In a recent case of cybercrime, a business email compromise scam tricked a law firm into transferring funds to fraudsters.
Social engineering scamming is a multi-billion-dollar industry, with funds transfer fraud responsible for the loss of over $12.5 billion worldwide between October 2013 and May 2018.[1]
Real estate has been identified as a growing target for funds transfer fraud, with an increase in cybercrime of 1100 per cent between 2015 and 2017.[2]
What is social engineering?
Social engineering is deceiving or manipulating people into carrying out a particular act, for example transferring money, sharing confidential information or following a malicious link.[3]
In a recent case study by CFC, a global leader in insurance and pioneer in cyber insurance, a law firm’s employee received an email that appeared to be from Microsoft. The email said the employee’s account had been suspended and asked them to verify their account details. The email provided a link to a legitimate-looking webpage on which the employee entered their Outlook username and password.

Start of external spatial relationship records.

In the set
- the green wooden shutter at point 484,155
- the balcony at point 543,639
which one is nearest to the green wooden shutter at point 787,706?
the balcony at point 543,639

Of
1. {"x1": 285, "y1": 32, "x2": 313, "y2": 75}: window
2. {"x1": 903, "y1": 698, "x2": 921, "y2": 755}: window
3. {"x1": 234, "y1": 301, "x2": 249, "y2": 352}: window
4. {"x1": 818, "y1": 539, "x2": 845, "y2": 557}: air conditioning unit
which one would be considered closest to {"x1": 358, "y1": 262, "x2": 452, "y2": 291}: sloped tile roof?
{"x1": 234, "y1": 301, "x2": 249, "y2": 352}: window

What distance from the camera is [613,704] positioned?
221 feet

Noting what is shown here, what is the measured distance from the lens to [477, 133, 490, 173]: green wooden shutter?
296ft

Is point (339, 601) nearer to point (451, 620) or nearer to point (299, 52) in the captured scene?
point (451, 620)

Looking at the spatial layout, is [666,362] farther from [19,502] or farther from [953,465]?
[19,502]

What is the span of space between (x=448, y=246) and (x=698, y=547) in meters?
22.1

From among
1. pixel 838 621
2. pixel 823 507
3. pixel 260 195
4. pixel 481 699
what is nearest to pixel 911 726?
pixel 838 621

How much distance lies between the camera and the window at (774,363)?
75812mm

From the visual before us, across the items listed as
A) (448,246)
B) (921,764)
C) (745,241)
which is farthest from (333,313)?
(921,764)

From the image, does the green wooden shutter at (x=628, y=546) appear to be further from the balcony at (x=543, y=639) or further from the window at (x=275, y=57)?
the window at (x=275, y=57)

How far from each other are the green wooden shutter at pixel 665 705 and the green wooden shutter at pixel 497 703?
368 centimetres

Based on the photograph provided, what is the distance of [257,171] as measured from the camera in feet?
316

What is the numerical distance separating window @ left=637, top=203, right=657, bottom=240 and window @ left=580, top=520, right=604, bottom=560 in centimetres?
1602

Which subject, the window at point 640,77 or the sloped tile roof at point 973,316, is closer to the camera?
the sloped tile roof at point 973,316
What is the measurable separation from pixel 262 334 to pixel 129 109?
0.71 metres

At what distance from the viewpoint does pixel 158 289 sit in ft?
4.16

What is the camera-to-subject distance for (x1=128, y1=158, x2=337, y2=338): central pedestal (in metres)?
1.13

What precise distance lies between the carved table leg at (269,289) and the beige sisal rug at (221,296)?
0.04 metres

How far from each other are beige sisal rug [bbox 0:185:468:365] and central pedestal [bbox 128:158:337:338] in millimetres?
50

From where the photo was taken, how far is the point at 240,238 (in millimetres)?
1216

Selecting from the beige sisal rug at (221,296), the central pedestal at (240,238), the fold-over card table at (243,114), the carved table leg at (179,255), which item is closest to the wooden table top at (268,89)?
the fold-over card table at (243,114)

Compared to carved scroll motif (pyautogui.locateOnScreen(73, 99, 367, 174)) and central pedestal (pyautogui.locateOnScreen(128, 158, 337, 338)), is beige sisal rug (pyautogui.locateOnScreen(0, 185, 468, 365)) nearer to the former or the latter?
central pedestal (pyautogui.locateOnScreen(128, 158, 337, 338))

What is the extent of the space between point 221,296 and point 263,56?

What the employee didn’t realise was that they had just handed over the login information for their work email account to a cybercriminal. Because the law firm didn’t have multi-factor authentication – a process that requests two or more pieces of evidence to an authenticate an account log-in – the cybercriminal was able to login to the employee’s email account remotely.
Full-access pass granted
With full access to the employee’s email account, the cybercriminal could monitor communications and gather confidential intel on clients, their real estate agents, upcoming disbursements and settlement dates. The cybercriminal then identified the most lucrative target.
Once identified, the cybercriminal set up a fake email address that looked similar to that of the agent representing a vendor. For example, if the agency’s email address was abcagents.com.au, the cybercriminal created abcagenst.com.au.
Using this fraudulent email address and drawing on information gathered from previous interactions, the cybercriminal sent the law firm an email asking for the payment to be made by wire transfer rather than by cheque, as previously agreed. To imitate authenticity, the cybercriminal copied the agent’s email signature to the fraudulent email.
Believing they were communicating with the vendor’s agent, the law firm transferred over $240,000 to the cybercriminal’s account.
Funds unrecoverable
Because many days had passed before the vendor asked the agent where the funds were and the agent contacted the law firm, the cybercriminal had ample time to withdraw the funds.
Understandable the vendor, buyer, agent and law firm were all impacted by the disappearance of the funds, which were now irretrievable. However, because the law firm has cyber insurance, the loss was covered in full and the sale of the property could go ahead.